俺は部屋のデジタル時計で時刻を確認する。
4時43分。
(そんな状態で、約3時間半も待ってたのか!?)
俺は直ぐに楓に近づいて、俺は楓のおでこに右手を当てて体温を測る。その楓のおでこに触れると、ヒヤリととても冷たい事から低体温症を俺は直ぐに連想した。
それだけでは判断出来る訳ではなかったが、明らかに楓は寒がっており、普段よりも気持ち血色が悪く、意識もはっきりしていないようだった。
「お前何やっ……。」
俺はそこで怒鳴るのを止める。今言っても意味がないし、多分逆効果だろう。
俺はとりあえずお風呂を沸かす。その間に俺は温かいココアを飲ませる為にお湯も沸かす。部屋にはこれ以上毛布などはなかったので、とりあえずベットの中で温まってもらう事にした。暖房もつけて部屋を暖めてみる。一気に温めると確か体に悪かったはずなので、温度調整で少しずつ部屋を暖める。
すると直ぐにお湯が沸いたので、粉を溶かすだけで作れるココアを用意する。俺はマグカップにお湯を注いで粉を溶かして、楓にスプーンと一緒に手渡す。
楓は少しだけ冷ますように息を吹きかけながら、少しずつ猫の様にちびちびと飲んでいた。5分程かけて飲み干して、楓は再びベットに潜り込む。
俺に背を向けるようにして、横になる。俺はだんだん暖かくなってきた部屋の中で楓をお風呂に入れようとする。
「楓、お風呂沸いたら入るだろ?」
「入らない…。もう大丈夫。」
楓はここ最近で全く聞いた事がないほど、弱々しい声でそう返事をしてきた。俺は苦しくなる程心配になるが、水を被って濡れている訳ではないので、暖かい部屋でベットに入っていれば大丈夫かと判断して、お風呂には入れない事にした。意識がはっきりしていない状態で、1人で湯船に浸からせるのも危険と判断した結果だ。
俺はとりあえずトゲトゲしい声音だった事を反省し、一度深呼吸をする。
俺が焦っても意味がないので冷静な判断を心がける。俺が焦るなど余程楓の事を想っていたのだと、そこで気付いたが、結局それを気に留め続ける事はない。
それに低体温症は馬鹿にできないものだ。俺はとりあえず楓を見守る。そこで楓がポツリと呟く。それは耳を澄ましていないと聞こえないほどの声量だった。
「ごめん…隼人…。」
「…気にすんな。今は体を温める事に集中しろ。」
「うん…。ありがと。」
そんなやりとりをしてお互い黙りこむ。その沈黙は俺は悪くないと感じていた。おそらくお互いがお互いの事を考えている。口に出さなくても通じあうものがあるのだ。
そんな風に俺が楓を見守って10分くらい経つと、スースーと寝息が聞こえてきた。どうやら寝たようだ。
俺はとりあえず安堵する。
そして、安心した事により、ぽろっと口から思っていた事を溢す。
「バカ。本当に心配させやがって…。何やってんだよ…まったく…。」
俺はそんな事をいいつつ、楓の寝顔を盗み見る。
それはとても可愛らしい寝顔だった。まるで眠れるお姫様の様な。
普段の笑顔も可愛いと思うが、やはり無謀に晒された顔にはまた違った雰囲気があり、俺はドキリとする。

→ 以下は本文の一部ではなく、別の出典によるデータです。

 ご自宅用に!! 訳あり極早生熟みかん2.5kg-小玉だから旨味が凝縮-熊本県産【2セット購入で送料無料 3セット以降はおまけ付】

楓は今寝ている。その綺麗な淡いピンクの髪、体温が少しずつ戻ってきているのか色づき始めている綺麗な唇。手を伸ばせばすぐに触れられる。そんな事を思うと俺は顔が熱くなり、興奮しているのを自覚する。部屋が暖かいから体温が上昇している訳ではない。単純に俺は楓に対して発情していたのだ。
俺はそんな事を振り払うように首を横に振る。
楓に入らせるつもりだったお風呂に俺は入る事にした。今日は汗をかいたので、元々シャワーを浴びるつもりだったのだが、お風呂も沸かしてしまったので、せっかくだから入る事にした。
そこで俺はもう一度だけ眠る楓をチラリと見て、脱衣所に向かった……。